For the pickled vegetables
- ½ cup peeled and shredded raw carrot
- ½ cup peeled and shredded raw daikon
- 1 tablespoon rice vinegar
- ½ teaspoon sugar
For the burgers
- 1 pound ground beef
- 1 clove garlic, minced
- 1 tablespoon lemongrass, minced
- 1 tablespoon fish sauce
- A few grindings of black pepper
- 1 tablespoon canola oil
- 2 tablespoons soy sauce
- 1 tablespoon water
- 2 teaspoons sugar
- 6 French rolls (the kind with crunchy crusts and soft insides)
- 1 thinly sliced jalapeño pepper
- A handful of fresh cilantro sprigs, washed and dried
- Good-quality mayonnaise, as needed
- Combine all ingredients for the pickled vegetables; set aside.
- Pound the garlic, lemongrass and pepper together with a mortar and pestle until they form a paste.
- Mix the garlic/lemongrass paste, fish sauce and ground beef together in a medium-size bowl.
- Shape mixture into six mini-burgers.
- Heat a large sauté pan over medium-high heat. When the pan is hot, add oil and cook the mini-burgers to your liking.
- Remove finished burgers from pan; cover and keep warm.
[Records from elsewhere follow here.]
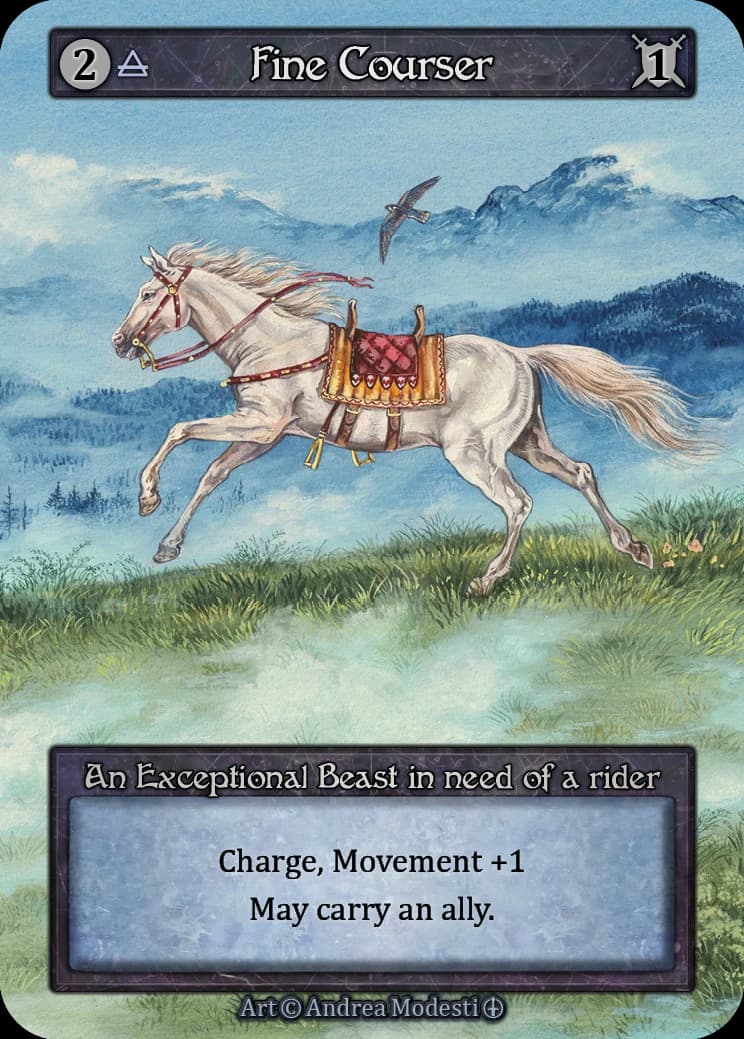 Fine Courser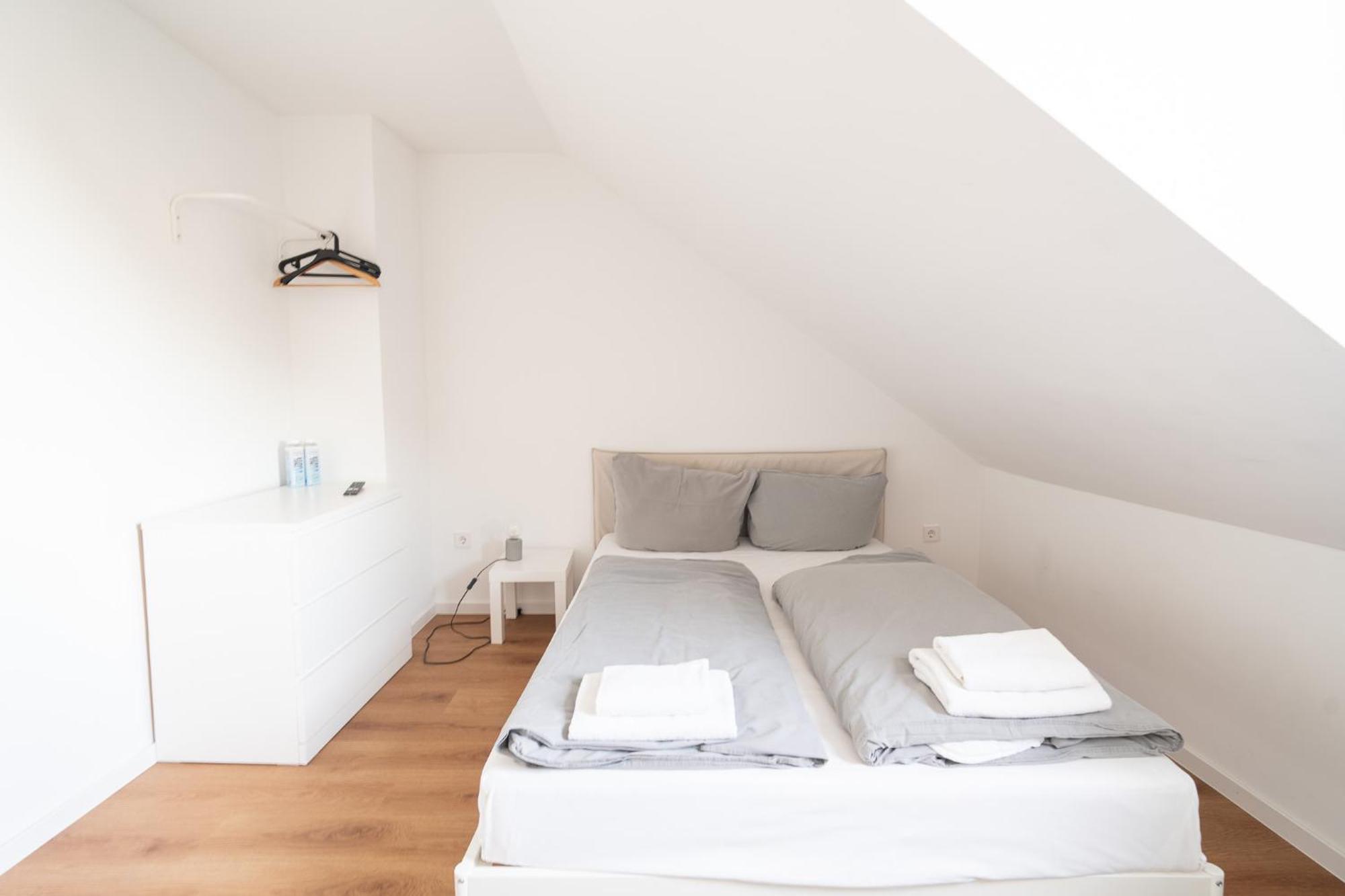 Wohnung Im Zentrum Von Koblenz Кобленц Екстериор снимка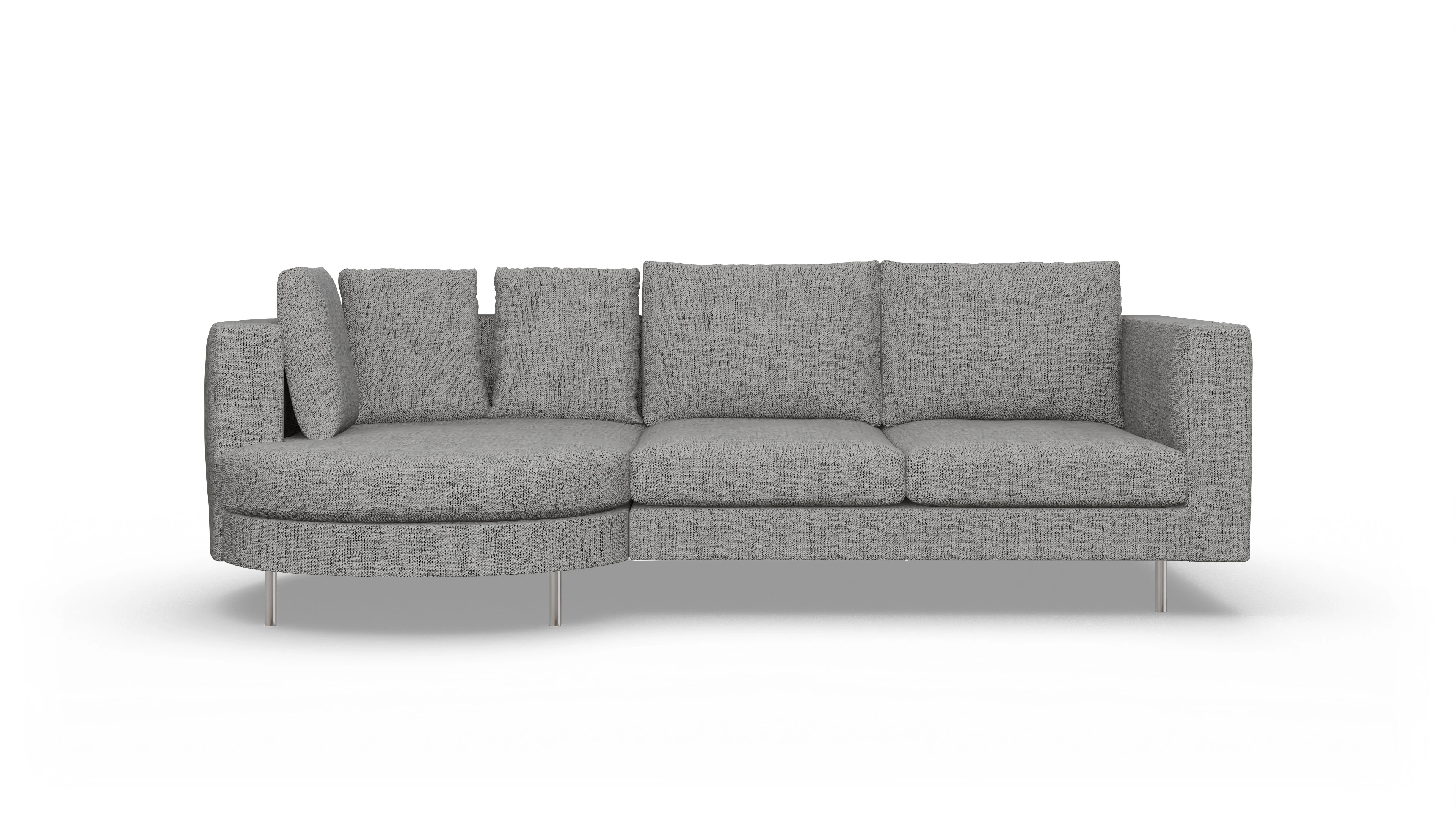 2,5-Sitzer, Rec. rund links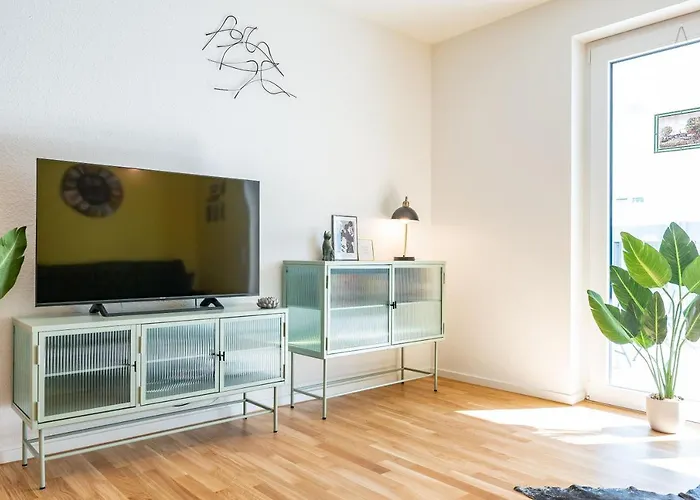 Moderne Neubauwohnung Bei Koeln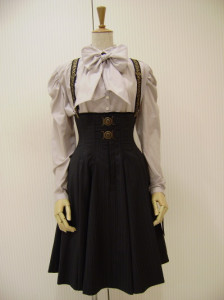 EXCENTRIQUE ミニコルセット EXCENTRIQUE（エクサントリーク） ミニ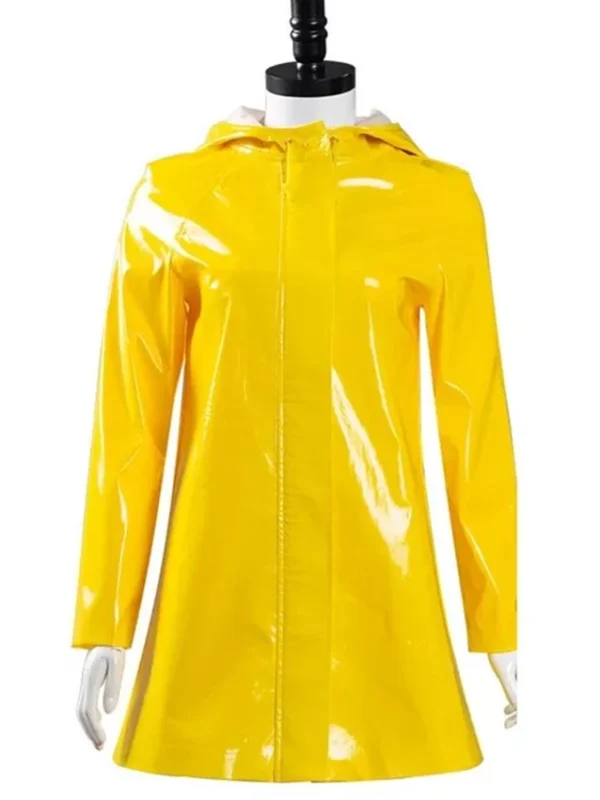 Coraline Yellow Jacket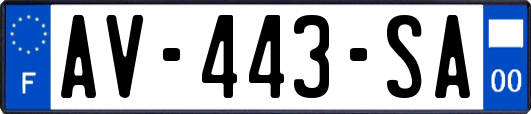 AV-443-SA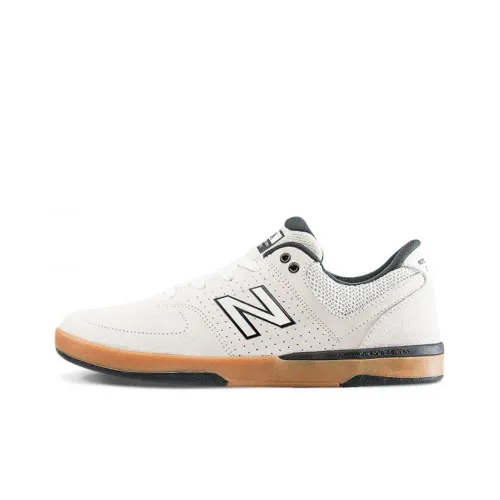 New Balance NB 533 PJ Stratford Легкие и Дышащие Низкие Кроссовки для Скейтбординга Мужские Облачный Белый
- Remove pan from heat. Add soy sauce, water and sugar. Residual heat from the pan should cause the mixture to immediately sizzle and thicken. If this doesn't happen, return the pan to heat until it does.
- Add cooked burgers and any juices that may have accumulated. Heat through and flip burgers so that they're evenly glazed. Keep warm until ready to serve.
- Then, to obtain a more burger-like proportion of meat and bread in the sliders, slice each roll crosswise into thirds. This should leave you top and bottom "buns" of roughly the same size, as well as an extra middle piece. Put aside the middle pieces and make croutons with them later. Heat the tops and bottoms in a low oven.
- Spread the insides of the warmed roll halves with mayonnaise. Place a few jalapeño slices on the bottom half of each roll.
- Put a warm mini-burger on top of the jalapeños, top with pickled vegetables and cilantro, then the top half of the roll. Serve immediately.